Our best year into China was 2017, with about $24 billion. With the Phase 1 agreement, we're trying to take that to about $40 billion. Going from $24 billion to $40 billion should be very doable. What you have to do is make these structural changes, these changes to standards, increase the number of facilities eligible to export. That's on the fruits and vegetables, dairy, meat and grain side. We've made an enormous number of changes here. Now it just takes time for that market to grow. Hopefully  we've opened up our ability to do that for some time in the future.

Q: How did your time working for U.S. Wheat Associates prepare you for this job?

Doud: Oh, it was a great experience. You know, my first job out of graduate school at Kansas State, I was the first assistant director of the U.S. Wheat office in Portland, in 1991.  That year, we brought in 35 foreign trade delegations from all over the world. What a great experience for a young guy off the farm in Kansas to see how folks from all around the world view our ag products.

Back then, it was the same as it is today: Folks everywhere in the world understand we grow the best food in the world. We have the best products, the safest products and everybody in the world knows and appreciates that. It's a matter of getting our governments and regulators talking to each other, and building those trading relationships ... that stand the test of time.

The best example of that is the relationship between wheat growers in the Pacific Northwest and the Japanese. That is a relationship U.S. wheat farmers and wheat farmers in Washington, Oregon and Idaho have worked on for 70 years now. That's what we aspire to in the rest of agriculture.

Q: President Trump will occasionally tweet or make a comment and keep the market on its toes. Does that make your job harder? Is it a factor?

Doud: The president understands that you've got to work with other countries to create leverage to open markets. In my career, I've never seen anybody better at it.

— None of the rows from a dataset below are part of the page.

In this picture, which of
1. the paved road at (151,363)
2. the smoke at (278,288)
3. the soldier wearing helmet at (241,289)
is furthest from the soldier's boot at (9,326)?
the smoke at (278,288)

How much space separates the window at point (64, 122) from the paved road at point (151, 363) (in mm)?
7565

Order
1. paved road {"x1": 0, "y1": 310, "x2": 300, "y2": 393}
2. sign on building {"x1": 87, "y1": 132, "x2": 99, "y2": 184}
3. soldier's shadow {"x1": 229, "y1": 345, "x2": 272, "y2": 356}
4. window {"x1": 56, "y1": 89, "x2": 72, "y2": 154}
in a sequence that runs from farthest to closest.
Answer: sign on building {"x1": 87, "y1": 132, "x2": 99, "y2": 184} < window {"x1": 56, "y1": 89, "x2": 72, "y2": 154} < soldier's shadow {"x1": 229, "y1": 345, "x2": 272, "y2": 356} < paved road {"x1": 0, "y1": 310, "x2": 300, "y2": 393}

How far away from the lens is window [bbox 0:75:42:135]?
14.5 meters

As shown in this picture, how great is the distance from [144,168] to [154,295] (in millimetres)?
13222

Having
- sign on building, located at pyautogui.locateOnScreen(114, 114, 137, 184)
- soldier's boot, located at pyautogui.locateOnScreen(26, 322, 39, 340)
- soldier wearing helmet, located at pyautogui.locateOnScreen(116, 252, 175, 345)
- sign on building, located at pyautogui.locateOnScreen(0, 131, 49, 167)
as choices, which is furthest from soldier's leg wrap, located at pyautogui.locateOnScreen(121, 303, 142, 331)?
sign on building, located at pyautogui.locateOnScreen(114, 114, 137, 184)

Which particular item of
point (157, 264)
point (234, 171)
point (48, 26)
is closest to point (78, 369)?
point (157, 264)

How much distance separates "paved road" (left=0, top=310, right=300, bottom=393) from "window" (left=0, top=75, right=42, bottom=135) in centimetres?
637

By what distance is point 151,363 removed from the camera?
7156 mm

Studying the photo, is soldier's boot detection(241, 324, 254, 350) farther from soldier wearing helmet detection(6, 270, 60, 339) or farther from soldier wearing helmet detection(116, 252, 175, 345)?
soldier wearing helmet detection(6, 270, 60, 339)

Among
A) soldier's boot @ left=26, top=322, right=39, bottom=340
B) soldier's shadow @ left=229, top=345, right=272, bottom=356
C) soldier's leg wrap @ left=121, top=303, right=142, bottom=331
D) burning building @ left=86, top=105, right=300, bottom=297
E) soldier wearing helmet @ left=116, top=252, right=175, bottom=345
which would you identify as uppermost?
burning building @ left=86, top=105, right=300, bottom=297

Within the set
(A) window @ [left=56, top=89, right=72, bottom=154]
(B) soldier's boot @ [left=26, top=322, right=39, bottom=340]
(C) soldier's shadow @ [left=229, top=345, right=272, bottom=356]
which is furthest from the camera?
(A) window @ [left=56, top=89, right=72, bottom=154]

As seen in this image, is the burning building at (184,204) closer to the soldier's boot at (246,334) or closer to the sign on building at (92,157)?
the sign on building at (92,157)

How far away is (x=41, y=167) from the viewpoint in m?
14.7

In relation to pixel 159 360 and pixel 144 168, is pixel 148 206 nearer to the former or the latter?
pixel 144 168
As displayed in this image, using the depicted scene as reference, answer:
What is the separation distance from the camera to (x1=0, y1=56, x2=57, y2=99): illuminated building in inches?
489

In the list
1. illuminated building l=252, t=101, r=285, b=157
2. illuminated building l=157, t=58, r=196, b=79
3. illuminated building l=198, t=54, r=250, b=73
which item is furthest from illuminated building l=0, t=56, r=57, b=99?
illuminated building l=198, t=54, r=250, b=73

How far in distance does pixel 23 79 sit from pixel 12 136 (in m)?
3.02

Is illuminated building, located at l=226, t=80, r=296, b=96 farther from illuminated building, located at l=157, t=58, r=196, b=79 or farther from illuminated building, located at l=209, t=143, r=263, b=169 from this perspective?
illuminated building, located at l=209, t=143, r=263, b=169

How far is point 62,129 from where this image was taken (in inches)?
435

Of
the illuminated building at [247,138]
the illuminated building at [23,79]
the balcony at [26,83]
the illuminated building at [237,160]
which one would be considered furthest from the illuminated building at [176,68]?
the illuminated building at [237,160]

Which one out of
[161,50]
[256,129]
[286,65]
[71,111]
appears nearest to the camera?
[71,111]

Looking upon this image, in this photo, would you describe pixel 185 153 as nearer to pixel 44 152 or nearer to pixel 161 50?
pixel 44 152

But it isn't just one guy. It's my boss, Ambassador (Robert) Lighthizer; his boss and also the career people at USTR, USDA and the Foreign Agricultural Service around the world. I work with folks at USTR who are the best of the best. There are the big issues we talk about, with Japan and (the U.S.-Mexico-Canada Agreement) and China. But (there are also what we call) the singles and doubles, all the little things that we work on every day. There's lots of credit to go around, but it's a team effort.